Your task is to write out exactly the lines from the line containing "How far is pink" through the end of the records, inclusive at both ends.
>> start Records for the task
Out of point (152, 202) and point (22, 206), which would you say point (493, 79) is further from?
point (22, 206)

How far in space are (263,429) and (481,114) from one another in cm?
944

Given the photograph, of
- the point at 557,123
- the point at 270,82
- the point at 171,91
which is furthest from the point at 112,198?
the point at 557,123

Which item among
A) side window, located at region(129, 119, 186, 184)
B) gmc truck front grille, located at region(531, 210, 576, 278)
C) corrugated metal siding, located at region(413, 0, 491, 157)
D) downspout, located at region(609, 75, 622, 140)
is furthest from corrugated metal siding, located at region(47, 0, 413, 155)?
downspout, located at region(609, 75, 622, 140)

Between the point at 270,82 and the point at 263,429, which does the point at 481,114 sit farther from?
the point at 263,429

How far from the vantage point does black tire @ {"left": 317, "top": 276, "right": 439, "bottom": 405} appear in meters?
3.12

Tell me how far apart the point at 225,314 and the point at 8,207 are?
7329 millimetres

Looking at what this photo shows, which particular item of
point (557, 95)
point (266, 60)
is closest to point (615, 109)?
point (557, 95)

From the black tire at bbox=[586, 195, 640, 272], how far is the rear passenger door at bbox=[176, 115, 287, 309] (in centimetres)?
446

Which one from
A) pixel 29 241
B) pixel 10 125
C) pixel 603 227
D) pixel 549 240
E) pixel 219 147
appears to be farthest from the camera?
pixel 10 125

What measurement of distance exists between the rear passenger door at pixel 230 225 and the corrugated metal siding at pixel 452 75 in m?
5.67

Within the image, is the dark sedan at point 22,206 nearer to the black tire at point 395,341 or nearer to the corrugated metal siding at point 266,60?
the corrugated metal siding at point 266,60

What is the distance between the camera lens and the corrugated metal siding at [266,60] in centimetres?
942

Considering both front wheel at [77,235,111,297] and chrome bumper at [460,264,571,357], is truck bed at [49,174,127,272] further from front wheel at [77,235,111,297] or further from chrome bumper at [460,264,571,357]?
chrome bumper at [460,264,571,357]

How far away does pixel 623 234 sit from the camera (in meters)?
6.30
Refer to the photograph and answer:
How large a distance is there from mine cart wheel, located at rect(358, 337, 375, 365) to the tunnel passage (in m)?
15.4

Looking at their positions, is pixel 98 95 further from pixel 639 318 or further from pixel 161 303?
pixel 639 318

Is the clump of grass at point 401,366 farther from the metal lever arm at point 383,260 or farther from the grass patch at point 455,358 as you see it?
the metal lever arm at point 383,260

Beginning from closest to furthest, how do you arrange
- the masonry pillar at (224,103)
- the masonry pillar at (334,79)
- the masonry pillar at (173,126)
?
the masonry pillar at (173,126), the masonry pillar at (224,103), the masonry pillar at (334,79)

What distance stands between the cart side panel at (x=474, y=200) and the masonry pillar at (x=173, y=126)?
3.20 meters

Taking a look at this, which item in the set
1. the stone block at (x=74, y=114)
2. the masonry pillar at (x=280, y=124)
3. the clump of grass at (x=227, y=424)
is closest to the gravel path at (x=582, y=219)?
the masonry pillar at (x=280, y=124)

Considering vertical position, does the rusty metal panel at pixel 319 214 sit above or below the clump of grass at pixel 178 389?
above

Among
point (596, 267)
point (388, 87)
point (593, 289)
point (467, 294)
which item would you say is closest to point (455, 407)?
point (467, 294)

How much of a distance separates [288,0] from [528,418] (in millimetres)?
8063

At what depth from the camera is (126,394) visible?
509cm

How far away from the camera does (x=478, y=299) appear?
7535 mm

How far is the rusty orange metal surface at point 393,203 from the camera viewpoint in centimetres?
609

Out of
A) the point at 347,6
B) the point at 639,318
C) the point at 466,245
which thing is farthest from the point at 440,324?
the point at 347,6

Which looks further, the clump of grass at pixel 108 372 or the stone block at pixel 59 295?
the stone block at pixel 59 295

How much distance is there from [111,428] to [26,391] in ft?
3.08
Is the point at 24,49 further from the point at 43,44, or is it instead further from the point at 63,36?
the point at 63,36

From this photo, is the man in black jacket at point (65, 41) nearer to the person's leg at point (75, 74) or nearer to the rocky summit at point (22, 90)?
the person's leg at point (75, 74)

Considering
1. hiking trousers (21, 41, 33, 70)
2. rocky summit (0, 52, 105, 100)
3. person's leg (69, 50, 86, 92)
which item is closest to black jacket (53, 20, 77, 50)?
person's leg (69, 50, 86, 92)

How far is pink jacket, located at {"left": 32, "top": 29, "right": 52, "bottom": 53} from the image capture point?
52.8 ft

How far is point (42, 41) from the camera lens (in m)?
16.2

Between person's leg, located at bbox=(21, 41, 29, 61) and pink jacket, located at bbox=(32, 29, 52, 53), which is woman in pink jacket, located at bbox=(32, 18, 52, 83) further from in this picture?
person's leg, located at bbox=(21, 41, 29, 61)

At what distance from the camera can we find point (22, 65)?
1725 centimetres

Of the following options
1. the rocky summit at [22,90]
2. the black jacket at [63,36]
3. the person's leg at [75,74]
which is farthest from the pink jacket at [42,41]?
>> end Records for the task
» Task output:
How far is pink jacket, located at {"left": 32, "top": 29, "right": 52, "bottom": 53} from the image capture point?
52.8 ft

How far is point (42, 41) from the camera lens (in m)?
16.2

Between person's leg, located at bbox=(21, 41, 29, 61) and pink jacket, located at bbox=(32, 29, 52, 53), which is woman in pink jacket, located at bbox=(32, 18, 52, 83) further from in this picture?
person's leg, located at bbox=(21, 41, 29, 61)

At what distance from the camera can we find point (22, 65)?
1725 centimetres

Of the following options
1. the rocky summit at [22,90]
2. the black jacket at [63,36]
3. the person's leg at [75,74]
which is farthest from the pink jacket at [42,41]?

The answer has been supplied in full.